By Steve Sailer
04/24/2018
From the Journal of Expertise:
Expertise in Journalism: Factors Shaping a Cognitive and Culturally Elite Profession
Jonathan Wai and Kaja Perina
Geisinger Health System, Case Western Reserve University, Psychology Today Correspondence: Jonathan Wai,
Abstract
What qualities are important in the development of journalism expertise? And how can the study of elite journalists shed light on our understanding of expertise more broadly? This study examined a sample of 1,979 employees of The New York Times (NYT) and The Wall Street Journal (WSJ), arguably two of the most influential papers in the U.S. and the world. Almost half of the people who reach the pinnacle of the journalism profession attended an elite school and were likely in the top 1% of cognitive ability. This means top 1% people are overrepresented among the NYT and WSJ mastheads by a factor of about 50. Placed in the context of other elite occupations, this provides evidence for the influence of the cognitive elite across a wide variety of expertise, including domains that provide prestige and influence rather than monetary rewards. Roughly 20% attended an Ivy League school. Writers were drawn from higher-ranking schools, reflecting higher cognitive ability than demonstrated by editors’ schools. Almost all elite journalists graduated from college, and the majority did not major in journalism (roughly 80% of typical journalists graduate from college). Only a handful of select schools feed the mastheads of the NYT and the WSJ, suggesting the importance of networks. Data on typical journalists were analyzed to provide characteristics of editors and reporters/correspondents. This approach shows that cognitive ability should be accounted for in more comprehensive theoretical models of expertise and that deliberate practice cannot be the full explanation of success. It also provides a unique test of the generality of expertise models into more nontraditional expertise domains such as journalism and other occupations and ultimately may shed light on the extent to which general cognitive ability, the role of selective institutions, opportunity, and other factors may play in expertise development broadly.

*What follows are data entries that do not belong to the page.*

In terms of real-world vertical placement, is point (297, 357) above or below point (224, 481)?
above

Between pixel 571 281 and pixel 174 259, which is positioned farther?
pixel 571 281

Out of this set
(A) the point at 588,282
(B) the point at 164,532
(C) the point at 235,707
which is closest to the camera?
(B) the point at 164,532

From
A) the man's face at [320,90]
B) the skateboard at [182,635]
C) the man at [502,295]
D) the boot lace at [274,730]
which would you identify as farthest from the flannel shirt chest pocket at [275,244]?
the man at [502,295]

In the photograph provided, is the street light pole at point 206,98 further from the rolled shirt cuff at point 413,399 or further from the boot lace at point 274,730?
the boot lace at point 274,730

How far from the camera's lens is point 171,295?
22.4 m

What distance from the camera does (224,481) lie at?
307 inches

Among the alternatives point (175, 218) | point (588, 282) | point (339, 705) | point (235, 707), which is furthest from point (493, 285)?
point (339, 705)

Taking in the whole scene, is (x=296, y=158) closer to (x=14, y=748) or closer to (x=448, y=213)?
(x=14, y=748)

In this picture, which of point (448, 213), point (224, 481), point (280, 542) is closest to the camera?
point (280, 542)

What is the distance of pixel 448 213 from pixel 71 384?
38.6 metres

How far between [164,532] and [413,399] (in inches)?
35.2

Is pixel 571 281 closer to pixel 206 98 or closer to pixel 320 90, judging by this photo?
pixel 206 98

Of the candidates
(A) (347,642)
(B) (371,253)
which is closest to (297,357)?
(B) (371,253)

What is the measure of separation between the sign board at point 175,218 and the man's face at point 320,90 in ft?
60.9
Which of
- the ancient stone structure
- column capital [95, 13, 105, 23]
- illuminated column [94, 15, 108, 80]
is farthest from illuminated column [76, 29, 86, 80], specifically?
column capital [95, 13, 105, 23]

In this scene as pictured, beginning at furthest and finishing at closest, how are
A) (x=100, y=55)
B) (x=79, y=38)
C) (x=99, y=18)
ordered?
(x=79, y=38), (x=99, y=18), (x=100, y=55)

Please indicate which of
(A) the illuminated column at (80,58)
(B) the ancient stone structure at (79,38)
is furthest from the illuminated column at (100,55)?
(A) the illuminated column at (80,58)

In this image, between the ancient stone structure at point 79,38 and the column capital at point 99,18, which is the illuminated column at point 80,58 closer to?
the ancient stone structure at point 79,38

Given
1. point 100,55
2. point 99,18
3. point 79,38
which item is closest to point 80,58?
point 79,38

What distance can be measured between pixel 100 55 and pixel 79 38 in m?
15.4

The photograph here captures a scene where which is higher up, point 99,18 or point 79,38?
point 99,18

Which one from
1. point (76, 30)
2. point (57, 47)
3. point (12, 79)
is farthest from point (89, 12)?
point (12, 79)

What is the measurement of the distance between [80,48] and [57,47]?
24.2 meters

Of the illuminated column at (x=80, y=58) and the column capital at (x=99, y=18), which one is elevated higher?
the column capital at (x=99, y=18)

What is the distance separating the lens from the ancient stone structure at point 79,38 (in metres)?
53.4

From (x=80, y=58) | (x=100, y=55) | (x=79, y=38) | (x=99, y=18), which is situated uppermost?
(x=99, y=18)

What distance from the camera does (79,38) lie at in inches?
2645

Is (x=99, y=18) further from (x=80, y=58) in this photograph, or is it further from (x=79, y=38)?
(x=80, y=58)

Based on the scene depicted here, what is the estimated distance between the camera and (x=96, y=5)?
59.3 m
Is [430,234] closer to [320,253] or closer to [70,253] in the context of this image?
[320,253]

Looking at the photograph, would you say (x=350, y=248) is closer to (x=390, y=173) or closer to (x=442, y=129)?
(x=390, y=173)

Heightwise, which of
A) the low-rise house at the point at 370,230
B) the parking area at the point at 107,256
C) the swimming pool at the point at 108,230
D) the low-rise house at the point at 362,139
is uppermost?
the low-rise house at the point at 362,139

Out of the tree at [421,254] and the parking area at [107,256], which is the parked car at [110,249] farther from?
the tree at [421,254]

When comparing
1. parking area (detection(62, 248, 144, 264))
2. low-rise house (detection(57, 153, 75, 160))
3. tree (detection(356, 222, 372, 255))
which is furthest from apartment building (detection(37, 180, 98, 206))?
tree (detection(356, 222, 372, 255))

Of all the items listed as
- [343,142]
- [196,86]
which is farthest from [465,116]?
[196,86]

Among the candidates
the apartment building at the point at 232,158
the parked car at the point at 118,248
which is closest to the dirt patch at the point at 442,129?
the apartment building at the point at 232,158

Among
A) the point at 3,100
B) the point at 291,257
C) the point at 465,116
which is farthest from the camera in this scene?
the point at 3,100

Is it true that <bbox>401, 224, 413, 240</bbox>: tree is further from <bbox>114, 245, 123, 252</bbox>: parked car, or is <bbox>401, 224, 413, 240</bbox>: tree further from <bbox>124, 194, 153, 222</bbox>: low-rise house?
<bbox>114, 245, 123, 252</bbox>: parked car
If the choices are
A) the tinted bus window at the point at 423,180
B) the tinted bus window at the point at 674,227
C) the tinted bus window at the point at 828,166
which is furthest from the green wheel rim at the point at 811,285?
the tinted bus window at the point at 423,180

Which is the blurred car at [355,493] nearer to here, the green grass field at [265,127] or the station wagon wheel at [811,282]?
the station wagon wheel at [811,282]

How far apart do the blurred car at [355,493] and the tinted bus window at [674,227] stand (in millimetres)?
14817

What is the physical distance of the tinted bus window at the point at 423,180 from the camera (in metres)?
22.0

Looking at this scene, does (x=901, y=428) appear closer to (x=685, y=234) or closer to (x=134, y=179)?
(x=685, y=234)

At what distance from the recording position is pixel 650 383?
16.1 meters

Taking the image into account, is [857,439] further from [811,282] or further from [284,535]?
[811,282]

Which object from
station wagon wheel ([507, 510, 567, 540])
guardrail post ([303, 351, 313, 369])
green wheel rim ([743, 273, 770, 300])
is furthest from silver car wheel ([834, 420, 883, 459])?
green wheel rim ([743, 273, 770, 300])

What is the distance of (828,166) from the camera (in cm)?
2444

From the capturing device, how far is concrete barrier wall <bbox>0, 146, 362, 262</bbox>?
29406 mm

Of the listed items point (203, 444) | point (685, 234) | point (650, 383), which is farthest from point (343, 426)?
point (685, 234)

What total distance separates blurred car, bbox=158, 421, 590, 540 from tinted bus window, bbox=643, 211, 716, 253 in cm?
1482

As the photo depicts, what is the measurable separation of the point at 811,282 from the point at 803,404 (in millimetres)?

Generally speaking, New York Times and Wall Street Journal writers seem quite smart, smarter on average than, say, Washington Post or NPR writers. NYT articles will therefore often get around to the obvious counter-explanation undermining the impression the article is supposed to give toward the end of the article, while lower IQ media sources tend to be oblivious to the obvious.
A long time ago, I was talking to a prominent NYT journalist and he said his (pre-1995 old school) SAT score was 1530.